Transthoracic echocardiography (TTE) was performed using the Vivid 7 or E9 cardiovascular ultrasound machine by GE Medical Systems (Horten, Norway) with a 1.7/3.4 MHz tissue harmonic transducer. All data were obtained in standardized patient positions, according to the standards of the American Society of Echocardiography. The test was performed by an expert echocardiographer with a special interest in pulmonary hypertension. The following parameters were generated: systolic pulmonary pressure (sPAP), right atrium area (RAA), right ventricle diameter (RVD), and ejection fraction (EF). Right ventricle systolic function was evaluated by estimating the tricuspid annular plane systolic excursion (TAPSE).

According to the application of international guidelines, those patients with a suspected PAH underwent right heart catheterization within one month after TTE. PAH was defined by mean pulmonary artery pressure (mPAP) ≥ 25 mmHg, pulmonary capillary wedge pressure ≤ 15 mmHg, and pulmonary vascular resistance > 3 wood units. Whenever contraindications to RHC occurred, pulmonary hypertension was diagnosed based on echocardiography-estimated sPAP ≥ 35 mmHg and additional high probability criteria, in agreement with the 2015 ESC/ESR guidelines [1].

For each patient, a blood sample was drawn and collected in a tube with EDTA; the samples were then centrifuged at room temperature for 10 min at 3000 rpm within one hour of collection, then stored at −80 °C at the Laboratory of the University of Eastern Piedmont, Department of Medicine Translational.
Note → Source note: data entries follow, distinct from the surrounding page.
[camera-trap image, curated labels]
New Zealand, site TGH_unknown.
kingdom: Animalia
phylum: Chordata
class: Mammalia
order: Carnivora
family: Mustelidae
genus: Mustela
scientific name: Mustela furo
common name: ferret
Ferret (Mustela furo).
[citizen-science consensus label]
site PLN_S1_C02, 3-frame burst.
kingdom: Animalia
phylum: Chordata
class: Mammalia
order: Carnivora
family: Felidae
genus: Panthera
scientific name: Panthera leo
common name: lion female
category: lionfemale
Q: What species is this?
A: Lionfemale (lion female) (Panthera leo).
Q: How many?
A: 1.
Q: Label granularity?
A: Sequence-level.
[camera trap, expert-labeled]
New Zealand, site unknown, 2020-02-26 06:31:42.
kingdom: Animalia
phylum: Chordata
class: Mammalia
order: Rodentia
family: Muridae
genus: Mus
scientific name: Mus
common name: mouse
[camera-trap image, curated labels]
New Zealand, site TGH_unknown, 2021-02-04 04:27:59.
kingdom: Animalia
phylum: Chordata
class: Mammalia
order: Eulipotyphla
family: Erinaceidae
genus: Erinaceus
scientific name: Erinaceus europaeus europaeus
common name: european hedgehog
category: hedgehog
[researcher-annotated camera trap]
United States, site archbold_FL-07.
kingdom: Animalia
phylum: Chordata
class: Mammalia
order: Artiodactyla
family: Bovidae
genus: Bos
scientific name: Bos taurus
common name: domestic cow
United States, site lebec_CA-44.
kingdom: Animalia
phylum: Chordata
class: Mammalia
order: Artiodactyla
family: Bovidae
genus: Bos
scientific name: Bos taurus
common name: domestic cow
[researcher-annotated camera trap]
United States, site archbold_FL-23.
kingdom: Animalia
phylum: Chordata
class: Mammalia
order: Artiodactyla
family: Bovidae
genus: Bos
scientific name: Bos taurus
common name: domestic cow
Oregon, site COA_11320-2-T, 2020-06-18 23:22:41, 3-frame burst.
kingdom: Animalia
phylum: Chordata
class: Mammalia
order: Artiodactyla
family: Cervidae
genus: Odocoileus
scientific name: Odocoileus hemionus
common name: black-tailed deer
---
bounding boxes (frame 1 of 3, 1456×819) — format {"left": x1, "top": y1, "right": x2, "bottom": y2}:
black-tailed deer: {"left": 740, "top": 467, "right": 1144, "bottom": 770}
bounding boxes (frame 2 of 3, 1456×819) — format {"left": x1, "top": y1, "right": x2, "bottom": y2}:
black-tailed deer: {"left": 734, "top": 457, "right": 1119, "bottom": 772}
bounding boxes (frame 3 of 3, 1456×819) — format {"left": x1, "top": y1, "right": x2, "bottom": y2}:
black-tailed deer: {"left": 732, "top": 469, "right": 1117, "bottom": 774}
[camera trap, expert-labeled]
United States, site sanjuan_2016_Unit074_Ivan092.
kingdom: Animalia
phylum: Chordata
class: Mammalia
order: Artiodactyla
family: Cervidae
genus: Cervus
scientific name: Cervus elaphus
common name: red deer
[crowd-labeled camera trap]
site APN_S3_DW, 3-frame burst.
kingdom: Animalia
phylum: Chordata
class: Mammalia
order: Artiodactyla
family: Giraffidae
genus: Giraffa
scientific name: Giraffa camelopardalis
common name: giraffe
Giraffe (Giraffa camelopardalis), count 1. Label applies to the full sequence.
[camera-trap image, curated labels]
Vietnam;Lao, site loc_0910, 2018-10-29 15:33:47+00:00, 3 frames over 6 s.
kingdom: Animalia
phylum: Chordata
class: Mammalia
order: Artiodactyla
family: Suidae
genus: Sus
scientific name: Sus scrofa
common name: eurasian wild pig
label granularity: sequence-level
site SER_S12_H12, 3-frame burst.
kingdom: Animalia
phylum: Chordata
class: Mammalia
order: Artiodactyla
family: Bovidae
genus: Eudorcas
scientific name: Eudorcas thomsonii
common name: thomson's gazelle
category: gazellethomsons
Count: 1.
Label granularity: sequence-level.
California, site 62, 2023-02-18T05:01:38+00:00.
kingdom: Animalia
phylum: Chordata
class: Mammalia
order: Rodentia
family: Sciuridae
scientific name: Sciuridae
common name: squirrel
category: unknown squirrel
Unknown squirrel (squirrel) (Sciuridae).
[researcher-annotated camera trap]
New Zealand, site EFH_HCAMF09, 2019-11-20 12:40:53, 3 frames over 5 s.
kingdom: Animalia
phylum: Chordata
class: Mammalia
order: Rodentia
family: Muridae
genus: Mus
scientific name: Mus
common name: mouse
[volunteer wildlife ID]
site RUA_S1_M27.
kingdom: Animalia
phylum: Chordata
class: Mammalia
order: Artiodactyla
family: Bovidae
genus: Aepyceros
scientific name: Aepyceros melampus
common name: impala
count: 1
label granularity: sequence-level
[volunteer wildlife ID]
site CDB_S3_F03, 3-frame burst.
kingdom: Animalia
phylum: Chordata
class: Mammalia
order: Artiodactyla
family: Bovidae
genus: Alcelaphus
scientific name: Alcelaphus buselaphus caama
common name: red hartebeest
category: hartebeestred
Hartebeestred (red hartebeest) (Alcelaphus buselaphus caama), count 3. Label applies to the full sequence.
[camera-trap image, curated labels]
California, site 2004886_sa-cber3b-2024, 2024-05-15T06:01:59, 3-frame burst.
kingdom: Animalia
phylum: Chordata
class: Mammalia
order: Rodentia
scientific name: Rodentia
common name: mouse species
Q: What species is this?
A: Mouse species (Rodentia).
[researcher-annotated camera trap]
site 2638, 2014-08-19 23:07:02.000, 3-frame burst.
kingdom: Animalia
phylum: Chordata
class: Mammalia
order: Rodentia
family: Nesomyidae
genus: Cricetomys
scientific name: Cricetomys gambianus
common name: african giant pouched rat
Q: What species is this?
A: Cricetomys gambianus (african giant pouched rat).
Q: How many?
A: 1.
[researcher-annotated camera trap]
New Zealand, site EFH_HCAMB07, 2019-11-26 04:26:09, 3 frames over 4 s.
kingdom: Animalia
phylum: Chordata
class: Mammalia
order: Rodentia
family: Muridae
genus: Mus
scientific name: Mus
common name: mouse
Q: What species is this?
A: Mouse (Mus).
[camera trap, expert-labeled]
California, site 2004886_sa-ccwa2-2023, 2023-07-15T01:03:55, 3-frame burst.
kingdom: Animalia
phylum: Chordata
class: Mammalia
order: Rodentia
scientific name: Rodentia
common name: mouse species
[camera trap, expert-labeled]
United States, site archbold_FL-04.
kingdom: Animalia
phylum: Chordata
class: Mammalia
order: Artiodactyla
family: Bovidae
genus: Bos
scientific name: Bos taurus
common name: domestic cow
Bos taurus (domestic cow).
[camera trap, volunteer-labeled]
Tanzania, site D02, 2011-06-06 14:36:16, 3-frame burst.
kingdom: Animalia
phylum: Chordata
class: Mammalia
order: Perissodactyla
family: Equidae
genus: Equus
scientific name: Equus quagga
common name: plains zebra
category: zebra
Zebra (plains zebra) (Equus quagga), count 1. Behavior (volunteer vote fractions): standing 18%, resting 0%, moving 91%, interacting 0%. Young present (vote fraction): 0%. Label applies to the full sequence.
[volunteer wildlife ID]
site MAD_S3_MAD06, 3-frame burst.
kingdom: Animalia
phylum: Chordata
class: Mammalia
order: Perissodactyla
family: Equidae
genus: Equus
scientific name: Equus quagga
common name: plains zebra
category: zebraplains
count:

OPN concentrations were measured by a commercially available enzyme-linked immunosorbent assay (ELISA) (DUOSET^® ELISA R&D System, Minneapolis, MN, USA. Code DY1433) following the manufacturer’s instructions.

Statistical Analysis

Anthropometric, clinical, and biochemical data were recorded in a database and analyzed by the statistical software package MedCalc v.19.6.4 (MedCalc software, Broekstraat 52, 9030, Mariakerke, Belgium). The normality of OPN distribution was assessed by the Shapiro–Wilk test. Continuous variables are presented as medians and interquartile range (IQR). Differences in these variables between CTD and CTD-PAH patients were compared by the Mann–Whitney. Correlations between continuous variables were analyzed by Spearman’s rank test. To test the diagnostic performance of OPN in identifying patients with PAH receiver operating characteristics, curves were built with the calculation of the areas under the curve (AUC). To test whether OPN was independently associated with the diagnosis of PAH we first, run a univariate analysis evaluating the association with potential confounders, such as age, gender and renal function. We then built a multiple regression model. The level of significance chosen for all statistical analyses was 0.05 (two-tailed).

5. Conclusions

In conclusion, OPN was significantly associated with PAH in patients affected by SSC, suggesting a possible role for this protein as a non-invasive disease biomarker.